TASK SET
A. Copy verbatim the stretch of the listing from the line containing "With respect to height, which from" through the end of the listing, leaving out any pictures.
B. Write a continuation of the promissory note text, picking up right after its final sentence.

TEXT EXCERPT
Unsecured Promissory Note dated as of March 24, 2011in the principal amount of $2,120,000 issued by the Company to the Steven M. Oliveira 1998 Charitable Remainder Unitrust

EX-10.2 3 ex10-2.htm ex10-2.htm
March 24, 2011
Bethesda, MD
A. Principal and Interest.
1. India Globalization Capital, Inc., a Maryland corporation (the “Company”), for value received, hereby promises to pay to the order of Steven M. Oliveira 1998 Charitable Remainder Unitrust or its assigns (the “Investor” or the “Holder”) the amount of Two Million One Hundred Twenty Thousand Dollars ($2,120,000.00), as set forth hereinafter.
2. This Unsecured Promissory Note (the “Note”) shall bear interest at the rate of thirty percent (30%) per annum from the date of issuance of this Note until paid in full. Installments of interest computed through the fifth day of each month (“Computation Date”). The Note shall be repaid in twelve monthly installments of principal and interest, each in the amount of Two Hundred Six Thousand Six Hundred Seventy Three Dollars ($206,673.00) (“Payment”), payable on the third business day following each Computation Date with the first payment due in April 2011. Each Payment shall, at the sole option of the Company, be payable either in immediately available funds or in freely tradable shares of its common stock. The Company will notify Holder of whether it will pay a Payment in immediately available funds or in shares of its common stock within one business day after the Computation Date. If the Company elects to pay a Payment in shares of its common stock, the per share price of such common stock shall be calculated as the lower of (i) 95% of the volume-weighted average price per share over the five trading days immediately prior to and including the Computation Date or (ii) 100% of the volume-weighted average price per share on the Computation Date. The entire unpaid principal balance of this Note, together with accrued interest thereon shall be due and payable on the third business day following the earlier of (i) March 24, 2012 (the “Maturity Date”) or (ii) the occurrence of an Event of Default (as defined herein). Any portion of the unpaid principal amount and any accrued interest may, at the option of the Company, be paid in cash or in shares of its common stock computed at the per share price set forth in this paragraph, substituting the Maturity Date, or the date set forth in clause (ii) of the preceding sentence, as appropriate, for the Computation Date. The Company will notify Holder of whether it will pay an installment of interest in cash or in shares of its common stock within one business day after the Maturity Date or the date set forth in clause (ii) in the previous sentence, as appropriate.

Questions about pictured scenes
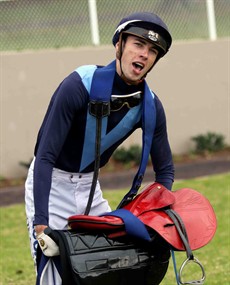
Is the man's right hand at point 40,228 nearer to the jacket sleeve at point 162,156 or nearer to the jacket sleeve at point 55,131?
the jacket sleeve at point 55,131

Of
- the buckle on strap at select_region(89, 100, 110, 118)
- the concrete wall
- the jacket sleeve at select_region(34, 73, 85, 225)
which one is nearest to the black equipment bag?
the jacket sleeve at select_region(34, 73, 85, 225)

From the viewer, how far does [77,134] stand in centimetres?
421

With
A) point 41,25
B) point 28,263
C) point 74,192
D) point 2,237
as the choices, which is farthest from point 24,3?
point 74,192

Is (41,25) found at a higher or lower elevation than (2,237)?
higher

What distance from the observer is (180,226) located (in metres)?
3.90

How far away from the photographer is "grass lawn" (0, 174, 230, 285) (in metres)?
6.83

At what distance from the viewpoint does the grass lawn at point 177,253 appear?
6.83m

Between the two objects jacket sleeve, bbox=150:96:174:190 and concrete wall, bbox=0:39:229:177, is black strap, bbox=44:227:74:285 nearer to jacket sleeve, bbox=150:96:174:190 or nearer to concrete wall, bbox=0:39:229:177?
jacket sleeve, bbox=150:96:174:190

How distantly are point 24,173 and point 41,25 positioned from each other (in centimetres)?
218

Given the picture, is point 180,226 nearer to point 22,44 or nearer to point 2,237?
point 2,237

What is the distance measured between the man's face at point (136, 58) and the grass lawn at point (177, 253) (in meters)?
2.78

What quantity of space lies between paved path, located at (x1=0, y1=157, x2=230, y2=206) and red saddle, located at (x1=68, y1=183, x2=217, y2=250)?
615 centimetres

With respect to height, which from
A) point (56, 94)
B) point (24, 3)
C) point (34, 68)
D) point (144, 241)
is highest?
point (24, 3)

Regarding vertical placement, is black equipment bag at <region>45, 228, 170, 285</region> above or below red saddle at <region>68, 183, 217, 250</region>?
below
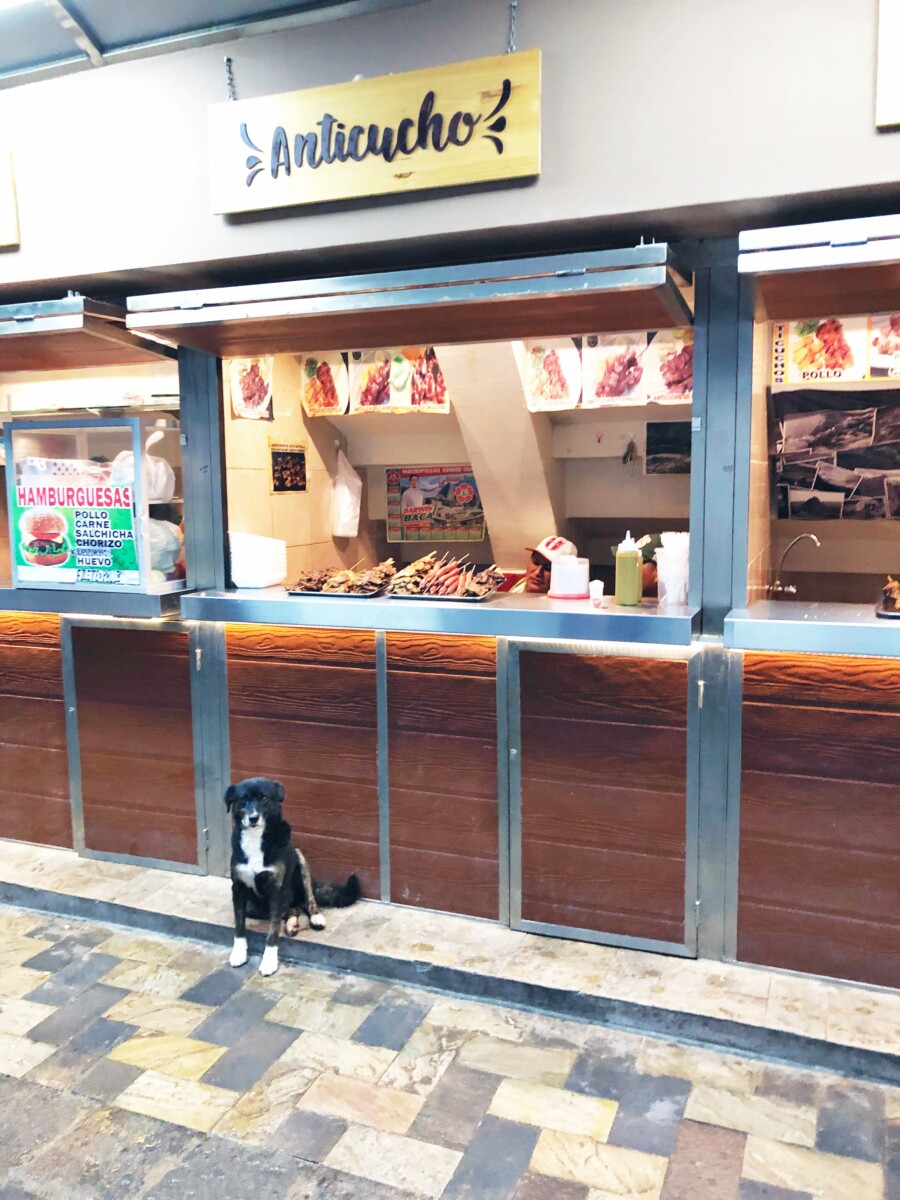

SET OF ANSWERS
A.
With respect to height, which from
A) point (56, 94)
B) point (24, 3)
C) point (34, 68)
D) point (144, 241)
is highest?
point (24, 3)

Regarding vertical placement, is black equipment bag at <region>45, 228, 170, 285</region> above or below red saddle at <region>68, 183, 217, 250</region>?
below

B.
3. Payments of principal and interest, if made in immediately available funds, are to be made at the address of the Holder set forth in Section G below or at such other place in the United States as the Holder shall designate to the Company in writing, in lawful money of the United States of America.
4. This Note is issued pursuant to that certain Note and Share Purchase Agreement dated of even date herewith, between the Company and Holder (the “Purchase Agreement”). The provisions of this Note are a statement of the rights of the Holder and the conditions to which this Note is subject and to which the Holder, by the acceptance of this Note, agrees. Capitalized terms used and not otherwise defined herein shall have the meanings ascribed thereto in the Purchase Agreement.
B. Prepayment. Notwithstanding anything else set forth herein, the Company may pre-pay this Note in whole or in part, in immediately available funds or shares of its Common Stock, without penalty or fee.
C. Late Fees. If the Company does not pay any Payment or the entire principal balance when due, the Company shall pay to the Holder a late fee equal to Twenty Thousand Dollars ($20,000) per month pro rated to the number of days any payment is late. The Company, at its option may pay and late fee in cash or in its common stock, based on a per share price computed in accordance with section A.2. hereof.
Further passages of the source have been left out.